◆ Given passage:
-------

Rémi Coulom wrote:This algorithm worked extremely well for Othello:
https://skatgame.net/mburo/ps/book.pdf

I like the algorithm description. It looks clever, and proved to be very efficient for Othello. I will probably implement it for 9x9 Go. I wonder if anybody tried it for chess.

I quickly researched the question with Google, and was surprised to find no report of applying this algorithm to chess.

Rémi
I do part of what he suggests, but I have never tried the idea of adding to the book. MchessPro did this, and quite well. My book format is not very conducive to adding moves, since I store positions, with no path links or anything at all. I would have to simply copy-and-insert to add moves, which could take some time with a large book file.

However, I have had the idea on my to-do list for a long time, since it did work well for Marty's code...
Rémi Coulom
Posts: 438
Joined: Mon Apr 24, 2006 8:06 pm

Re: Anybody tried Logistello's book learning for chess?

Post by Rémi Coulom »

-------

[Stored items]
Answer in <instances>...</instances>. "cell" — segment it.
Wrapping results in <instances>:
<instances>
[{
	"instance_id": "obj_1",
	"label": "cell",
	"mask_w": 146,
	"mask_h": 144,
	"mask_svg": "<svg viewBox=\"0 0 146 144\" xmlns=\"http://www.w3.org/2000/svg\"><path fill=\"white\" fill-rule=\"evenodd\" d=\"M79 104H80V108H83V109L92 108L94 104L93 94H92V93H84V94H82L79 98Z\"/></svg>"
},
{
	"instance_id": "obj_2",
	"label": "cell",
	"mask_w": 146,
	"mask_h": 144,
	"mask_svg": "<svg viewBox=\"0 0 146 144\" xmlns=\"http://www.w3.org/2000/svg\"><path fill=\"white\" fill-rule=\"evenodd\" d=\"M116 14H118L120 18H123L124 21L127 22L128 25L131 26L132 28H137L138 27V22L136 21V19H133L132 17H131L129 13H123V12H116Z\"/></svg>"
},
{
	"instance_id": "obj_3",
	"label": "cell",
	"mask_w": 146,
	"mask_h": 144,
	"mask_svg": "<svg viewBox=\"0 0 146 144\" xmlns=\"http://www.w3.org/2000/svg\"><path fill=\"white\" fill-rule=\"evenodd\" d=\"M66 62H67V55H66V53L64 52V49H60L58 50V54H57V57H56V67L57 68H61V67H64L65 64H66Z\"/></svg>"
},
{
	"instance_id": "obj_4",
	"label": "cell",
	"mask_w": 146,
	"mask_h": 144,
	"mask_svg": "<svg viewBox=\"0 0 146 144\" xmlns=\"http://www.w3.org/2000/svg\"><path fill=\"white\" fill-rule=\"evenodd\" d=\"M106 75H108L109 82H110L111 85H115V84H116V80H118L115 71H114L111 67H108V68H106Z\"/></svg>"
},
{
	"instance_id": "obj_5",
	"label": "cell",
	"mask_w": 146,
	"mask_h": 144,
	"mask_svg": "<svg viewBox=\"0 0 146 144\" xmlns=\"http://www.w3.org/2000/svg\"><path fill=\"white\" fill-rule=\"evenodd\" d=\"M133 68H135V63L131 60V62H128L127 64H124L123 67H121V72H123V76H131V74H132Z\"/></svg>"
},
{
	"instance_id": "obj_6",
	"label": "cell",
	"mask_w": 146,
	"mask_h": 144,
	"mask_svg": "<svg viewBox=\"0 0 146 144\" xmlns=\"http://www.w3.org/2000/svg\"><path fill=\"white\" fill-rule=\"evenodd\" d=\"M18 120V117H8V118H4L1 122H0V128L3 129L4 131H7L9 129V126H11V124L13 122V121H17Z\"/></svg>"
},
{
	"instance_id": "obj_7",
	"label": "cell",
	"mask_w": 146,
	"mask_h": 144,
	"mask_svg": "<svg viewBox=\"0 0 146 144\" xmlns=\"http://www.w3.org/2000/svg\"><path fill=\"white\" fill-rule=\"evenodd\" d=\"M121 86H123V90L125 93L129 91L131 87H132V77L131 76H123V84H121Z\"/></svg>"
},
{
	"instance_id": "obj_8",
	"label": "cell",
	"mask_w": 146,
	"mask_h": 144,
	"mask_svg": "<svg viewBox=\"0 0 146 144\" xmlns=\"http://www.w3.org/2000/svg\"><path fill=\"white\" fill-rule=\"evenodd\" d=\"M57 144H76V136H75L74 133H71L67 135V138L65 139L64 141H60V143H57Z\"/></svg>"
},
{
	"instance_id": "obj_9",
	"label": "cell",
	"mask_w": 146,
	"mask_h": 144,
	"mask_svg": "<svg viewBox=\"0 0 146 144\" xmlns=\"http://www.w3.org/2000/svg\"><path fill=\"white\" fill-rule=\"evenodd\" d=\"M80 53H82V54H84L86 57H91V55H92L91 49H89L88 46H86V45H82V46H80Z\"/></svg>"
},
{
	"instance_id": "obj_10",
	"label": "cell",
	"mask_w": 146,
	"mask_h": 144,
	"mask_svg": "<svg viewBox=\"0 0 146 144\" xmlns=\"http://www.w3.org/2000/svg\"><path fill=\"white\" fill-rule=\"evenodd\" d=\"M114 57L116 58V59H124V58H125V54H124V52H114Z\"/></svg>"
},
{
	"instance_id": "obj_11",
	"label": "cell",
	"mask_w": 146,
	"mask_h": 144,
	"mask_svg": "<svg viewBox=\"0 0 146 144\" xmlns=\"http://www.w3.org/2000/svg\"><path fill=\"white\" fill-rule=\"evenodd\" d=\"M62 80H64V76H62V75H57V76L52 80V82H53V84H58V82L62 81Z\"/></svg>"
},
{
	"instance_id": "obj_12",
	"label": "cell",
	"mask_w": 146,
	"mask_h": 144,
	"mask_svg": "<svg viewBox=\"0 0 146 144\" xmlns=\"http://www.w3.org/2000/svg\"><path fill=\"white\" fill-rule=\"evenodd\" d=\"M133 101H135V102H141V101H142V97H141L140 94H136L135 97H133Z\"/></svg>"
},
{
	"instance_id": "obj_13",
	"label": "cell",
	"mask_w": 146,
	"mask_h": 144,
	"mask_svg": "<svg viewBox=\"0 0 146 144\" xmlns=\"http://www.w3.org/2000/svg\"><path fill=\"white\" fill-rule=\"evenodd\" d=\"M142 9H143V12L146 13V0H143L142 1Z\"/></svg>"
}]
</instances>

-------

◆ Assigned task 1: In the forum thread on book learning for chess, what does the replying poster say his book format stores?
◆ Assigned task 2: Continue the forum thread on book learning for chess from where it stops.

◆ Task response 1: It stores positions, with no path links or anything at all.

◆ Task response 2:
bob wrote:I do part of what he suggests, but I have never tried the idea of adding to the book. MchessPro did this, and quite well. My book format is not very conducive to adding moves, since I store positions, with no path links or anything at all. I would have to simply copy-and-insert to add moves, which could take some time with a large book file.

However, I have had the idea on my to-do list for a long time, since it did work well for Marty's code...
Thanks Bob. From the description of the book learning of MChessPro I found on the chessprogramming wiki, it seems different from the method of Logistello:
http://chessprogramming.wikispaces.com/Book+Learning

Logistello computes a "best alternative" move in every position, and evaluates it, so that the book can be min-maxed.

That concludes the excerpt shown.